Understanding dyslexia, autism-related disorders, the effects of dopamine on the body clock and the mechanics of concussions, as well as developing new brain cancer therapies and imaging techniques, are among the ambitious projects recently funded with the second round of seed grants from the University of Virginia’s multidisciplinary Brain Institute.
The grants total more than $880,000 and will help 10 cross-disciplinary research teams involving 29 faculty members kick-start their projects in basic and translational brain science. The seed funding program is financed by the UVA Strategic Investment Fund through the Board of Visitors, the Office of the President and the Office of the Vice President for Research, as part of the University’s plan to invest in innovative, big-picture projects aimed at solving some of society’s biggest challenges in health and other areas.
“The seed-funding program brings neuroscience investigators together from a range of fields to tackle important questions and perform transformative work that differentiates the University’s research enterprise,” said Dr. Jaideep Kapur, director of the UVA Brain Institute and a chaired professor of neuroscience in the Department of Neurology. “By fostering cross-Grounds collaboration, this seed-funding program catalyzes research efforts and supports novel ideas and approaches between the research groups.”
Kapur said the funded projects have high potential for making impactful initial discoveries that could lead to significant funding from external sources, including federal and state agencies, foundations and private donors.

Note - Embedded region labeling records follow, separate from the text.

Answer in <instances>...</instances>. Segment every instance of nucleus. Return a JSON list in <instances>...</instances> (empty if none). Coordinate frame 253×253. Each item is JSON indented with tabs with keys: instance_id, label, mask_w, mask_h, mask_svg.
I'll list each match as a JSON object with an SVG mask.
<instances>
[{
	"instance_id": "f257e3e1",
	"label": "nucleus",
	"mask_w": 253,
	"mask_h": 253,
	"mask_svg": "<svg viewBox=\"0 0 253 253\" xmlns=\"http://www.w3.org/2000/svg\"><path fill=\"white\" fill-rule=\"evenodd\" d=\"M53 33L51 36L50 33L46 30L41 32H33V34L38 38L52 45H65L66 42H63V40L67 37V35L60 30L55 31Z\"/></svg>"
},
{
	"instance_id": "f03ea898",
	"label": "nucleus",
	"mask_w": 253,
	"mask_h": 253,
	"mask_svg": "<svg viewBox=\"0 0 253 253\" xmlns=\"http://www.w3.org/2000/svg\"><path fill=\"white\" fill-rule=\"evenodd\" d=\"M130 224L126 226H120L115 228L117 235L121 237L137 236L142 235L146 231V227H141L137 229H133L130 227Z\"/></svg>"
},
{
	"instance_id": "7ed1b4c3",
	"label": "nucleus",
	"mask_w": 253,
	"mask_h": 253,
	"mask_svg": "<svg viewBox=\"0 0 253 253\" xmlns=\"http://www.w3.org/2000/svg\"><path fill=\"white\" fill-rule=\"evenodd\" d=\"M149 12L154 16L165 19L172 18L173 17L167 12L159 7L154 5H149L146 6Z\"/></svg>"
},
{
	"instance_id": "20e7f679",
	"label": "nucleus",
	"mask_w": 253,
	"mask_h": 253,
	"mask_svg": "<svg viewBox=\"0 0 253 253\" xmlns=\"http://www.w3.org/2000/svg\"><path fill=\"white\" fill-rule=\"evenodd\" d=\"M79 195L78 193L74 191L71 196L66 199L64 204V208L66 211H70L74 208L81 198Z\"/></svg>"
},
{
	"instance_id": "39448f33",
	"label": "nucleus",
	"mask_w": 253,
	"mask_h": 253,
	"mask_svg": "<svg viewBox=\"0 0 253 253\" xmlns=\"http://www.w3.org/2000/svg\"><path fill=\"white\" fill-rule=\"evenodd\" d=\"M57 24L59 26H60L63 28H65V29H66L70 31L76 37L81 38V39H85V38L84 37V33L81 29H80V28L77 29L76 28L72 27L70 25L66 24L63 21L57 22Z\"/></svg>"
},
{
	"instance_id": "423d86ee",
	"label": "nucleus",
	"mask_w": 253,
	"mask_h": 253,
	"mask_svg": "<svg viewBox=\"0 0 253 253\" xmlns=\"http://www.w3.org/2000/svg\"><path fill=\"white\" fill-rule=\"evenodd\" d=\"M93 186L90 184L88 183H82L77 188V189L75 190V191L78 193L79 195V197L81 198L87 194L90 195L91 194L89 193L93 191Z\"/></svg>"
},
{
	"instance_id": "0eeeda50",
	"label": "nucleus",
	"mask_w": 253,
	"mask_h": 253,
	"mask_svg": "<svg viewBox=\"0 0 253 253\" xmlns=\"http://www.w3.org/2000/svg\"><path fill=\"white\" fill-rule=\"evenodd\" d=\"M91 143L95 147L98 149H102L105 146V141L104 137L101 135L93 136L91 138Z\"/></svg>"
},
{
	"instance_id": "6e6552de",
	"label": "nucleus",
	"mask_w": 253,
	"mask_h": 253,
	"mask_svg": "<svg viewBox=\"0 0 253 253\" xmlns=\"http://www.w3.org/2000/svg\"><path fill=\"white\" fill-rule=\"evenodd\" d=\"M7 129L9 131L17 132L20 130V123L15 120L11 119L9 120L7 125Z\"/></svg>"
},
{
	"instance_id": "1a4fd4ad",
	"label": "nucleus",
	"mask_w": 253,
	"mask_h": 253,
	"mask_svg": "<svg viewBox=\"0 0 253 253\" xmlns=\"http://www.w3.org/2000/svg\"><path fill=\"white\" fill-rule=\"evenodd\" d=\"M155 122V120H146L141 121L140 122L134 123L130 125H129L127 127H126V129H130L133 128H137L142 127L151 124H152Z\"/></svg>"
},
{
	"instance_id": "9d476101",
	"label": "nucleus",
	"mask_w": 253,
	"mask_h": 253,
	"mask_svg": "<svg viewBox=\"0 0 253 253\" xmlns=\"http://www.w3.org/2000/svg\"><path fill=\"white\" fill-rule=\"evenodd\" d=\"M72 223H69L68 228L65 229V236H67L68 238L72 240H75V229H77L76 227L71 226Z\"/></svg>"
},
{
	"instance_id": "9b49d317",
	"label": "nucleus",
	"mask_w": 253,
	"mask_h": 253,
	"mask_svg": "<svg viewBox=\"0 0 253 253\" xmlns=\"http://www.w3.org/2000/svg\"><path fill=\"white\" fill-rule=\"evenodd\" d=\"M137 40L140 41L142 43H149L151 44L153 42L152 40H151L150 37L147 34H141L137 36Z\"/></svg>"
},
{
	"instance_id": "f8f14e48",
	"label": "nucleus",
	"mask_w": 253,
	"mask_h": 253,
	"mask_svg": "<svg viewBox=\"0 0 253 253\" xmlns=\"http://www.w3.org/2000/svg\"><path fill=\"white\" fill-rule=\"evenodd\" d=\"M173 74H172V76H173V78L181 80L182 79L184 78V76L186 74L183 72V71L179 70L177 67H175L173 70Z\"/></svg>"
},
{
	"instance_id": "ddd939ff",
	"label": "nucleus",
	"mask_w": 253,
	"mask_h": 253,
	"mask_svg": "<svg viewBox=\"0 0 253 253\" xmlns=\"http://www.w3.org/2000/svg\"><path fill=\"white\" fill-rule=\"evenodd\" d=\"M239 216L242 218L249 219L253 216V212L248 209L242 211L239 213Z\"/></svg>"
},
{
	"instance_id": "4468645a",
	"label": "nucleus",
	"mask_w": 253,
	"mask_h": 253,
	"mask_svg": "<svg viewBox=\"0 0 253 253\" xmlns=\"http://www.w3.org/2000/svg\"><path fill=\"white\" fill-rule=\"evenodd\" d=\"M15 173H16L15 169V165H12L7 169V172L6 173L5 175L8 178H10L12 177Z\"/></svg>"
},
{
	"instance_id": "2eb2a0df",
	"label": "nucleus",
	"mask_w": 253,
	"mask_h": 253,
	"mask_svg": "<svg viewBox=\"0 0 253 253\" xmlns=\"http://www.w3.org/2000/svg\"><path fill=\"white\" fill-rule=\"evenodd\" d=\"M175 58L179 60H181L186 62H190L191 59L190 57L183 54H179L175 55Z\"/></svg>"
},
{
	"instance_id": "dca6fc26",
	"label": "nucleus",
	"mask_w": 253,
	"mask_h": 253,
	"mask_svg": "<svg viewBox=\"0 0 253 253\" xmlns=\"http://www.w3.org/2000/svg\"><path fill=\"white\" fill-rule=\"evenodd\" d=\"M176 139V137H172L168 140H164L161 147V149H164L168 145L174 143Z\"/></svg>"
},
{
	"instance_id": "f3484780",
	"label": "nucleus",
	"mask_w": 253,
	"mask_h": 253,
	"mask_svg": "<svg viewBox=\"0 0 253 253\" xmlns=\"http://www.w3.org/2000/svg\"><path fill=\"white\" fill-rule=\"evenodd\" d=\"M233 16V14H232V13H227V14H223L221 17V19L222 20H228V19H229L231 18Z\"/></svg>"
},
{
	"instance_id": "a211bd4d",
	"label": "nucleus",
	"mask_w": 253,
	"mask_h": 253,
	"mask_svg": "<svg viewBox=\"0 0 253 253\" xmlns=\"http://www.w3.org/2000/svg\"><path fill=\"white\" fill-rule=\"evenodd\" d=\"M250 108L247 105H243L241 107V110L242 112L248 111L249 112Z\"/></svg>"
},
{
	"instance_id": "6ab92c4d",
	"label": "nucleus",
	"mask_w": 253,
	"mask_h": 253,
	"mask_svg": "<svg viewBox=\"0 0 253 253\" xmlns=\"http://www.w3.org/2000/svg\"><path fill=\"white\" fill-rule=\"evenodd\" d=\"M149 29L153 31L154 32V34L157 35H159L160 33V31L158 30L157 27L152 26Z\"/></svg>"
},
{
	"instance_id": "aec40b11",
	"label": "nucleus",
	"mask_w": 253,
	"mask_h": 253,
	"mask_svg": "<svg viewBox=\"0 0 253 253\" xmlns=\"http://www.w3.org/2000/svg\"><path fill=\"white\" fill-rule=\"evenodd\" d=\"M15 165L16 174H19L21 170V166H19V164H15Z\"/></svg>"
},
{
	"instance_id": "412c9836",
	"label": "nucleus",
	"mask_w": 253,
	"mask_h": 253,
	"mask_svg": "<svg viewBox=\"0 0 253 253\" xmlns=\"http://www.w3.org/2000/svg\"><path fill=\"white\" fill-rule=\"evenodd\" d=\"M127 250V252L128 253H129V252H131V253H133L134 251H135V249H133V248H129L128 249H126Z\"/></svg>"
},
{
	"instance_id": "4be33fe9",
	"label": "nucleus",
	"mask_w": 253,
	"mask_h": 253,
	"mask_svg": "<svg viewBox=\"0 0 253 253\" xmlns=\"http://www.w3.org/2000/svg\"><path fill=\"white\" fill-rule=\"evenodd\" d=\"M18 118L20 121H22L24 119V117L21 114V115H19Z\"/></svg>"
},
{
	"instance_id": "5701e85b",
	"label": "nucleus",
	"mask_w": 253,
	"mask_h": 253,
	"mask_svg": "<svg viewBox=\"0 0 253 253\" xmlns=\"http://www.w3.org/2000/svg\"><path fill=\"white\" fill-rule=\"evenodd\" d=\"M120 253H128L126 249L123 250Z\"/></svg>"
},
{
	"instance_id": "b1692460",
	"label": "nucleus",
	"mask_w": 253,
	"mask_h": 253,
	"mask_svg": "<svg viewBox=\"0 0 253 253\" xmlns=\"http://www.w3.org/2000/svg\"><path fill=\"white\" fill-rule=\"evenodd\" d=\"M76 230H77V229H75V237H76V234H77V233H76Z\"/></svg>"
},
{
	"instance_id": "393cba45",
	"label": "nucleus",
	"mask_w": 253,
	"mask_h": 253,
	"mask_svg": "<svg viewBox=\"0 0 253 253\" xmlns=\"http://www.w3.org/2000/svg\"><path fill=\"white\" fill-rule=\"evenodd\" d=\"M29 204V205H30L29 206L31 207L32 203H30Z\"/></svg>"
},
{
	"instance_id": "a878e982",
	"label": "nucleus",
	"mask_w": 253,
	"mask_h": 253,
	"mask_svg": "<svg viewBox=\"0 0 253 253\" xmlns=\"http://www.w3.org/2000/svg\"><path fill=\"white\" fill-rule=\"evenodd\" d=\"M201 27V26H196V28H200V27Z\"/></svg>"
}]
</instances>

The awardees represent the College of Arts & Sciences, the Curry School of Education, the School of Engineering and Applied Science and the School of Medicine, all working across the disciplines and across school boundaries.
For example, Ali Güler, a biology professor in the College, is working with pharmacology professor Michael Scott in the School of Medicine on an anti-obesity project to understand how reward-processing neuronal circuits modulate the body’s central circadian pacemaker, thereby affecting metabolism.
“The UVA Brain Institute seed funding gives us the opportunity to convert an interesting idea – one that was discussed over a beer at a retreat – into a high-impact project,” Güler said. “It allows us to do exciting science without the worry of fundability from traditional sources. And because we won funding quickly after submitting our proposal, we have been able to put extra effort and resources into this innovative project in a very short time and have already made significant advancements.”
Güler said that, as a result, his research team is now able to dedicate a graduate student to full-time research, rather than serving part-time as a teaching assistant.
“This will ensure rapid progress and give us a better chance at publishing high-impact papers and securing federal funding in the near future,” Güler said. “We are very grateful for the support.”
Another project, “Concussion-Induced Inflammation: A Clinical and Mechanistic Study,” is integrating a range of perspectives to investigate the short- and long-term physiological effects of head impacts on the brain, such as those experienced in contact sports like football.
The research team includes physicians in the departments of Emergency Medicine and Neurology; and professors in Psychiatry & Neurobehavioral Sciences, Neuroscience, Radiology and Medical Imaging, Mechanical and Aerospace Engineering, and in Kinesiology. Those departments span three schools: Medicine, Engineering and the Curry School of Education.
“The ability to obtain funding for pilot data through the Brain Institute is a game-changer for our research group and UVA,” said Donna Broshek, director of UVA’s Neurocognitive Assessment Lab and a co-investigator on the concussion study. “Funding exploratory studies that bring researchers together from across Grounds will enable us to develop novel, team-based scientific studies with high impact.”
Other projects are investigating recurrent brain cancer using state-of-the-art imaging; epigenetics in early child development; the role of antibodies in activating immune cells for cancer therapy; and others.
This is the second year that the Brain Institute is funding multipronged approaches to tackling challenging problems involving the nervous system. Last year, seven projects involving 21 researchers received seed grants.
The UVA Brain Institute was established two years ago as one of currently four new pan-University institutes designed to respond to and help solve major problems and issues affecting society. The other institutes, established under the University’s strategic Cornerstone Plan, are the Data Science Institute, the Global Infectious Diseases Institute and the Environmental Resilience Institute.